Work request :: Please output exactly the lines below, starting at the line that has "Superbe coiffure à" and ending at the line that has "Pelatih AS Roma, Jose", both included; leave out all pictures and include nothing else.

==== The records

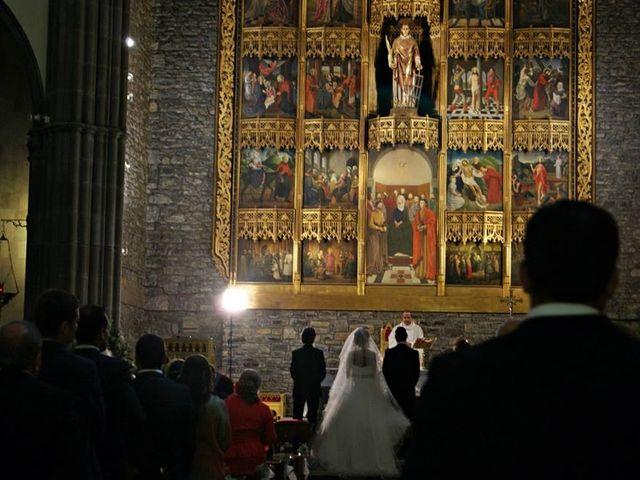 La boda de Raúl  y Paula en Gijón, Asturias 30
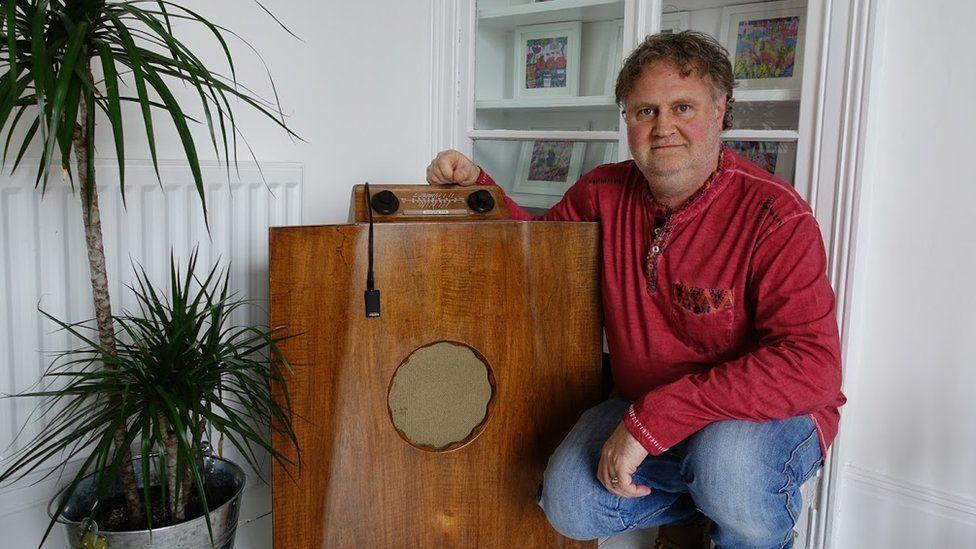 Rob Seaward and Murphy A146 console radio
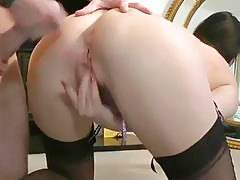 UK milf cumsprayed on her tight arse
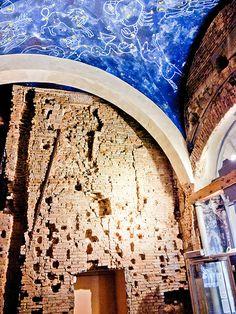 """Il muro della """"Torre Mozza"""" nella prima sala dell'ufficio IAT di Modena"""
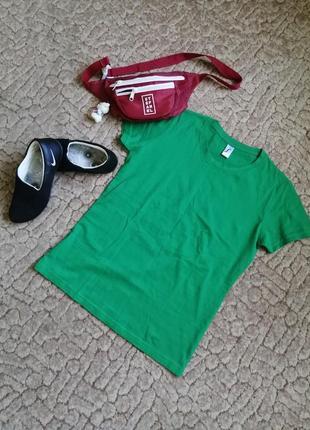 Якрая зелёная футболка 👕
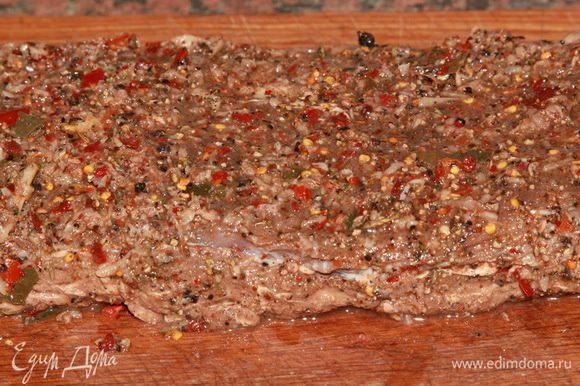 И теперь распределяем половину пряностей по поверхности мяса с одной стороны.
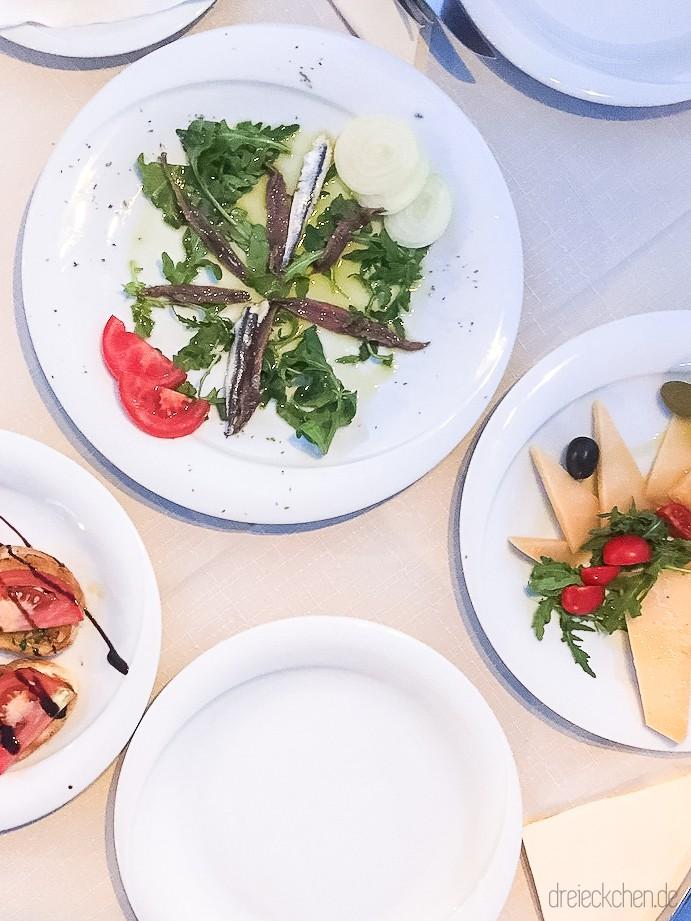 kroatien urlaub tipps hvar vrboska traditionelles essen 117 dreieckchen lifestyle blog. Black Bedroom Furniture Sets. Home Design Ideas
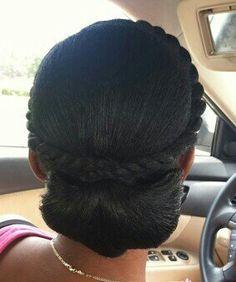 Superbe coiffure à réaliser pour une soirée spéciale ou un mariage…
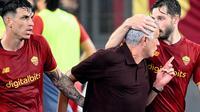 Pelatih AS Roma, Jose Mourinho, menorehkan laga ke-1000 dalam karier kepelatihan saat timnya menang 2-1 atas Sassuolo pada laga pekan ketiga Serie A, Senin (13/9/2021) dini hari WIB. (AFP/Vincenzo Pinto)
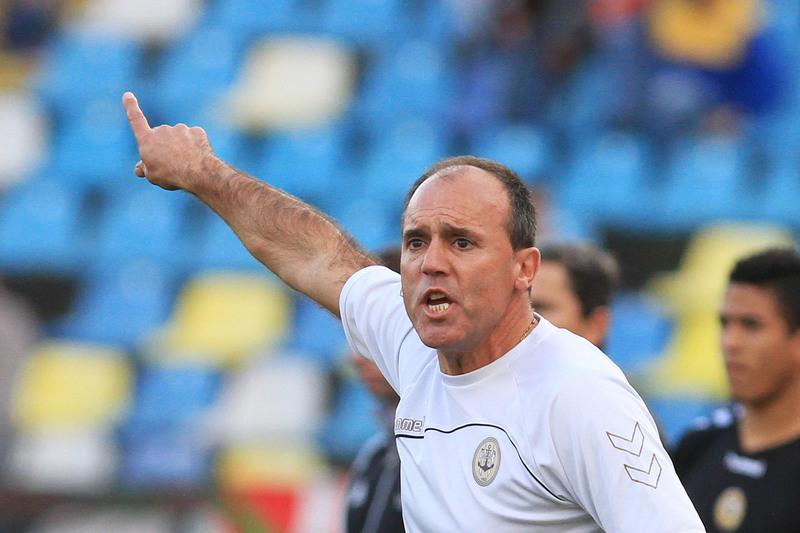 SAD do Desportivo das Aves diz que não quer rescindir com Ulisses Morais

========

Task result ::
 Superbe coiffure à réaliser pour une soirée spéciale ou un mariage…
 Pelatih AS Roma, Jose Mourinho, menorehkan laga ke-1000 dalam karier kepelatihan saat timnya menang 2-1 atas Sassuolo pada laga pekan ketiga Serie A, Senin (13/9/2021) dini hari WIB. (AFP/Vincenzo Pinto)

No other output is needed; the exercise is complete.